Another unscientific test last night: indeed the M shutter is very fast when set to back button focus and using the touch screen focus/shoot method. And it is no wonder, because apparently it doesn't focus at all when using the touch screen to shoot if set to back button focus. 

Conclusion: use back button focus if you like it, but no increase in focus speed (other than the usual advantage of pre-focusing with the back button and snapping when the scene (including any action in the scene) is what you want).


----------



## SoullessPolack (Jun 26, 2014)

I say stay out of it. First of all, it's self centered. Second of all, hardly anyone will be appreciative. You just come off sounding like the guy who thinks he knows everything and wants to let everyone know by telling other people what they don't know.


----------



## Straightshooter (Jun 26, 2014)

SoullessPolack said:


> I say stay out of it. First of all, it's self centered. Second of all, hardly anyone will be appreciative. You just come off sounding like the guy who thinks he knows everything and wants to let everyone know by telling other people what they don't know.



"You talking to me!?" 8)


----------



## Zv (Jun 26, 2014)

SoullessPolack said:


> I say stay out of it. First of all, it's self centered. Second of all, hardly anyone will be appreciative. You just come off sounding like the guy who thinks he knows everything and wants to let everyone know by telling other people what they don't know.

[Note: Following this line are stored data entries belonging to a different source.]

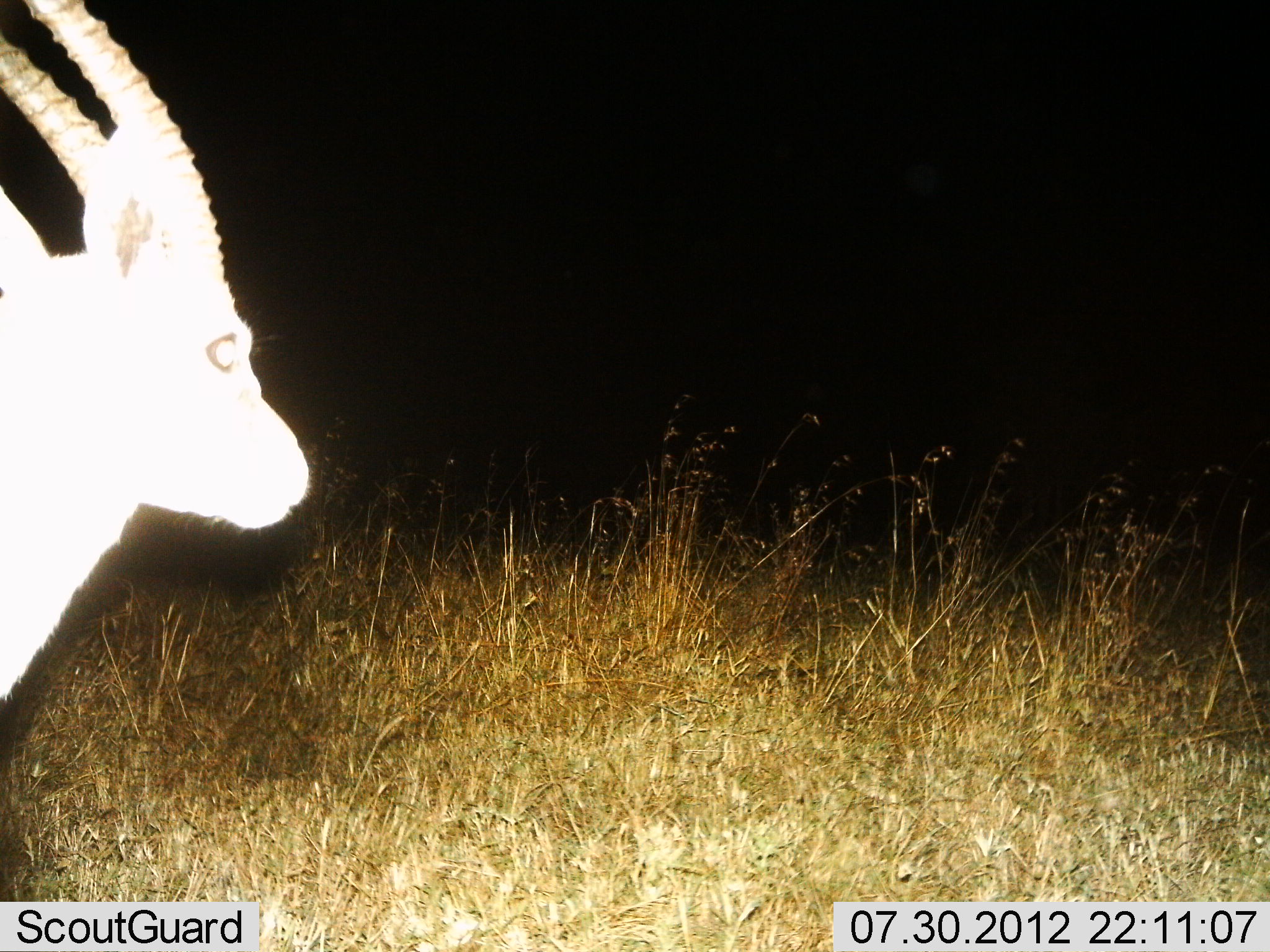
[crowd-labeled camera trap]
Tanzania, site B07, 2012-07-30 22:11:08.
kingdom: Animalia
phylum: Chordata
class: Mammalia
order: Artiodactyla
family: Bovidae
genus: Eudorcas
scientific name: Eudorcas thomsonii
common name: thomson's gazelle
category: gazellethomsons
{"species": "gazellethomsons (thomson's gazelle) (Eudorcas thomsonii)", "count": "1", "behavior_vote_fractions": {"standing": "90%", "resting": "0%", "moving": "10%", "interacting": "0%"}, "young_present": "0%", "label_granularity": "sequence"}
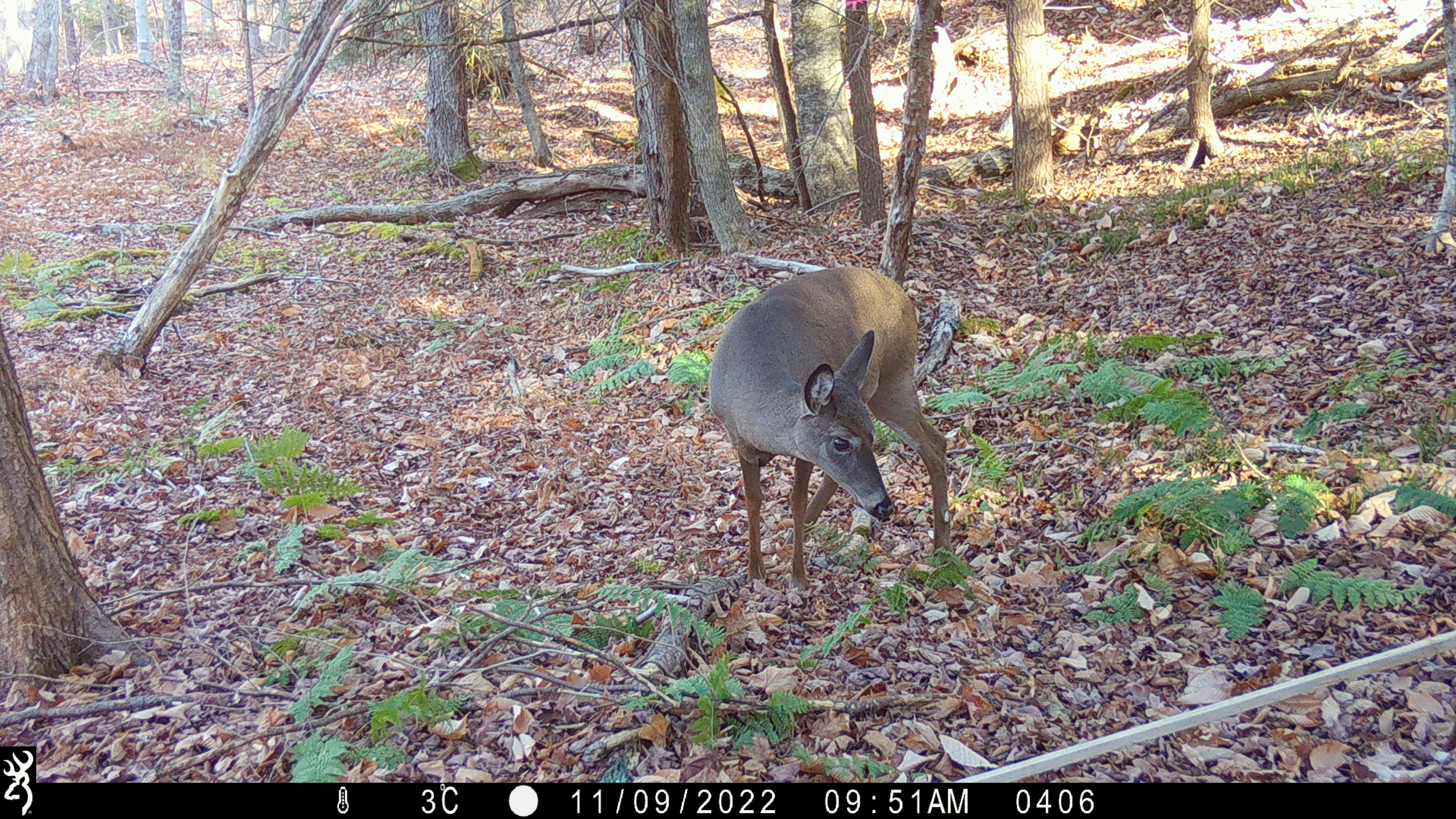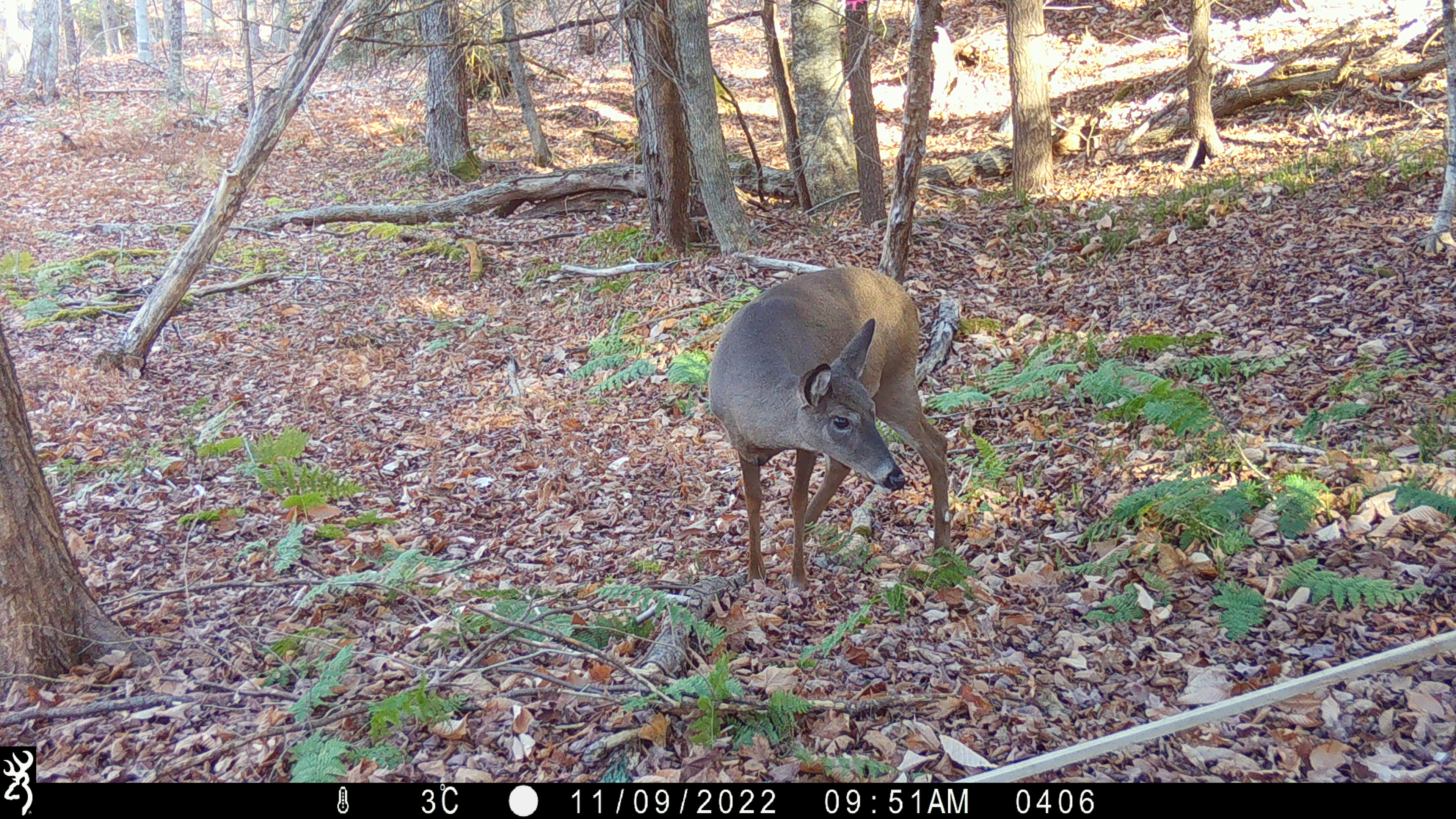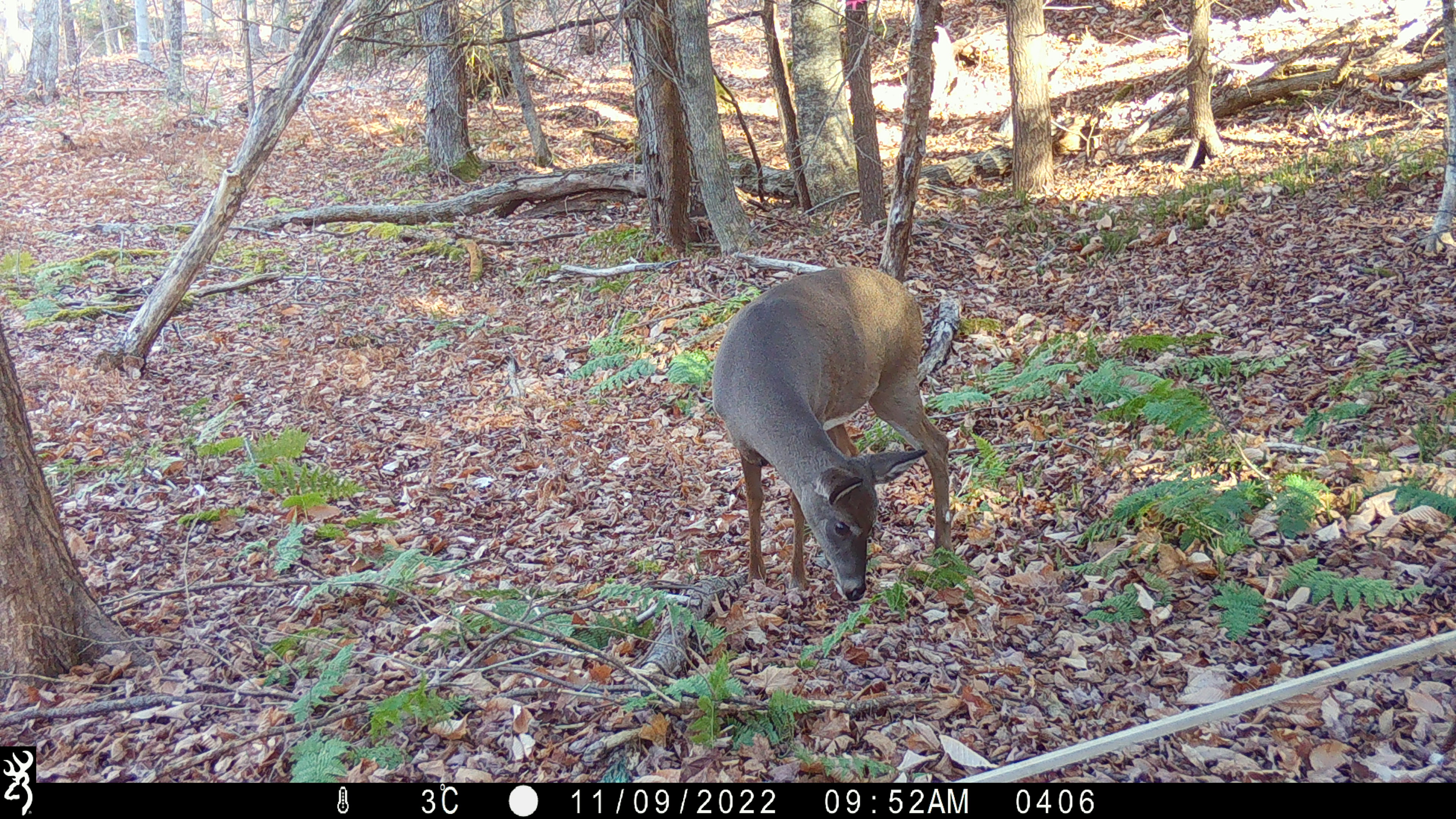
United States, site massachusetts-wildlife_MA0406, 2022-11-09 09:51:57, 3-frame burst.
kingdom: Animalia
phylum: Chordata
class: Mammalia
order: Artiodactyla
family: Cervidae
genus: Odocoileus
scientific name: Odocoileus virginianus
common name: white-tailed deer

Did you mean to post in the "Should we tell them?" thread?


----------



## Straightshooter (Jun 27, 2014)

Dear All,

After running a few tests I was indeed surprised to find out it was kind of 'All in my head' this "the AF being faster with those settings" thing... :-[ Maybe it was the case before I updated my firmware?? Or maybe I was just dreaming: I am probably not the only M owner having this 'wet' dream about being able to make their baby focusing faster   

Anyways, sorry for making you guys excited for no reason.........don't hate me for it (you hear me Polack dude!)


----------



## wickidwombat (Jun 27, 2014)

Straightshooter said:


> Dear All,
> 
> After running a few tests I was indeed surprised to find out it was kind of 'All in my head' this "the AF being faster with those settings" thing... :-[ Maybe it was the case before I updated my firmware?? Or maybe I was just dreaming: I am probably not the only M owner having this 'wet' dream about being able to make their baby focusing faster
> 
> Anyways, sorry for making you guys excited for no reason.........don't hate me for it (you hear me Polack dude!)



different USM lenses perform very differently to each other on the M some are fast while other quite slow also the 22mm pancake is slow but the EF-M STM zooms are faster


----------



## daemorhedron (Jun 27, 2014)

No doubt we all wish for better AF speed, especially on the EOS M. I am a huge fan of this technique though, usually called backbutton focusing for those who want to google the pros and cons.


----------



## Straightshooter (Jun 27, 2014)

daemorhedron said:


> No doubt we all wish for better AF speed, especially on the EOS M. I am a huge fan of this technique though, usually called backbutton focusing for those who want to google the pros and cons.




We do indeed 

By the way, I ordered I very nice looking little grip for my M from Amazon Japan which seems to fit much nicer and Seems to give more of a balanced support than the one our dear friend Surapon was showing off some time ago... 
If it turns put well, and I can't find it on Amazon (US) I'll try to post a picture of it later!


----------



## DRR (Jun 27, 2014)

Straightshooter said:


> daemorhedron said:
> 
> 
> > No doubt we all wish for better AF speed, especially on the EOS M. I am a huge fan of this technique though, usually called backbutton focusing for those who want to google the pros and cons.
> ...



Or a link to amazon japan?

They probably have 10x more accessories for the EOS M than amazon US.


----------